Iran a bigger danger than ISIS, consul general warns

View of Yazd, Iran
View of Yazd, Iran

Despite last year’s deal to stall its plans to develop nuclear weapons, Iran remains a bigger threat to Israel and the West than ISIS, the Israeli Consul General to Toronto and Western Canada said during a briefing presented by the Centre for Israel and Jewish Affairs by teleconference last Friday.

“ISIS is a real threat. Our assessment is that Iran remains a larger threat in the bigger picture,” DJ Schneeweiss said.  “Our concern is that in the rush to try to address ISIS, we make a mistake in forgetting about the Iranian side of it and folding Iran into the effort to defeat ISIS.”

“We have not seen a strategic shift in the Iranian agenda and Iranian intentions and it’s a crucial thing… In this case, the deal that has been signed is one that has curtailed or delayed Iranian intentions, but it has not been secured as a function of an Iranian choice to abandon those ambitions.”

READ: FOCUS ON ISIS IS OBSCURING IRANIAN THREAT TO ISRAEL

Schneeweiss said that the original demand by the P5+1 countries was that there could be inspections at any time without warning. This was meant to give the West confidence that it could properly monitor whether Iran was living up to its part of the deal.

“But ‘anytime, anywhere inspections’ were abandoned – that was one of the prices that the P5 +1 had to abandon in order to secure Iranian agreement.”

He said other aspects of the agreement, such as shutting the nuclear reactors down, were only temporary.

“Those will end after 10 years, or 15 years. So yes, we may have put off the threat of an Iranian bomb for a few years, but … 10 years from now, if the world is not careful, we will see an unrestrained Iran with an ability to develop nuclear weapons with the full glories of international legitimacy.”

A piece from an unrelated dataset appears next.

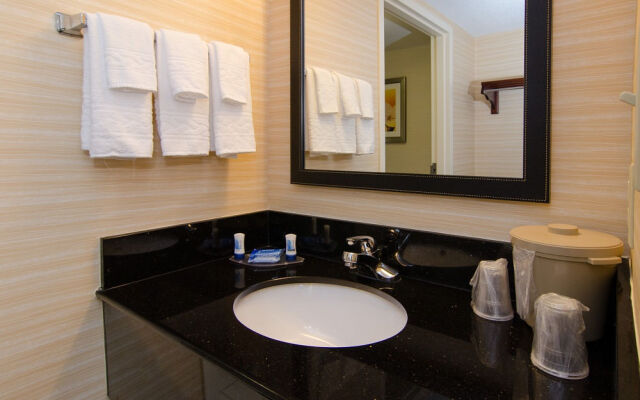 Fairfield Inn Hartsville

He said the Israeli position on Iran will not soften or “go softly into the dark.”

DJ Schneeweiss COURTESY
DJ Schneeweiss COURTESY

“Iran continues to prosecute a proxy war against Israel through Hezbollah and now has approximately 100,000 rockets pointed at Israeli civilians and 240 villages in Southern Lebanon have been converted into rocket assault bases. Hezbollah and Iran have an ongoing military involvement in Syria. Iran is also intervening in Gaza and funding Hamas there. Iran is developing ballistic missiles and even intercontinental ballistic missiles, all of which are against explicit international commitments that have forced the UN and the United States to re-instigate sanctions against Iran on that file.”

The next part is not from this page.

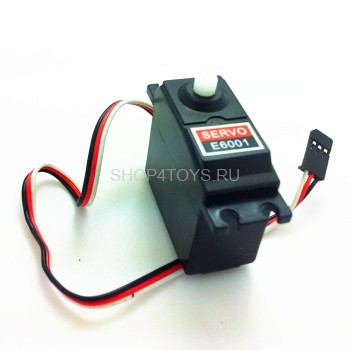 Серво HSP E6001 - SP3008 Серво HSP E6001 - SP3008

He said Israel will continue to monitor those developments and warn against violations.

Switching to the topic of terror attacks on Israelis, he said since the beginning of October, Israel has suffered 110 stabbing attacks, 38 shootings, and 22 deliberate vehicle ramming attacks.

“How we address it is the big question. In terms of analysis, there are a lot of young people who are involved in this. People who don’t yet have the wisdom of age, but have been exposed to the kinds of materials and ideas that make them particularly vulnerable and particularly dangerous,” he said.

READ: AFTER THE IRAN DEAL, A CALL FOR ACTION

“There are questions that need to be asked of the Palestinian leadership and those who see themselves as friends of the Palestinians. What is being done to end the abuse of the younger generation of Palestinians? What is being done to encourage a more self-serving approach to life?”

Schneeweiss said that apart from the damage it causes to both Israelis and Palestinians individually, the violence diminishes support for a territorial compromise from Israel, which is necessary for the potential establishment of a Palestinian state.

“The only way the Israeli public is going to agree to the kinds of concessions that would be required of Israel for such a deal, the only way that is going to happen is if the Israeli public is going to be assured that handing over that territory is not suicidal.”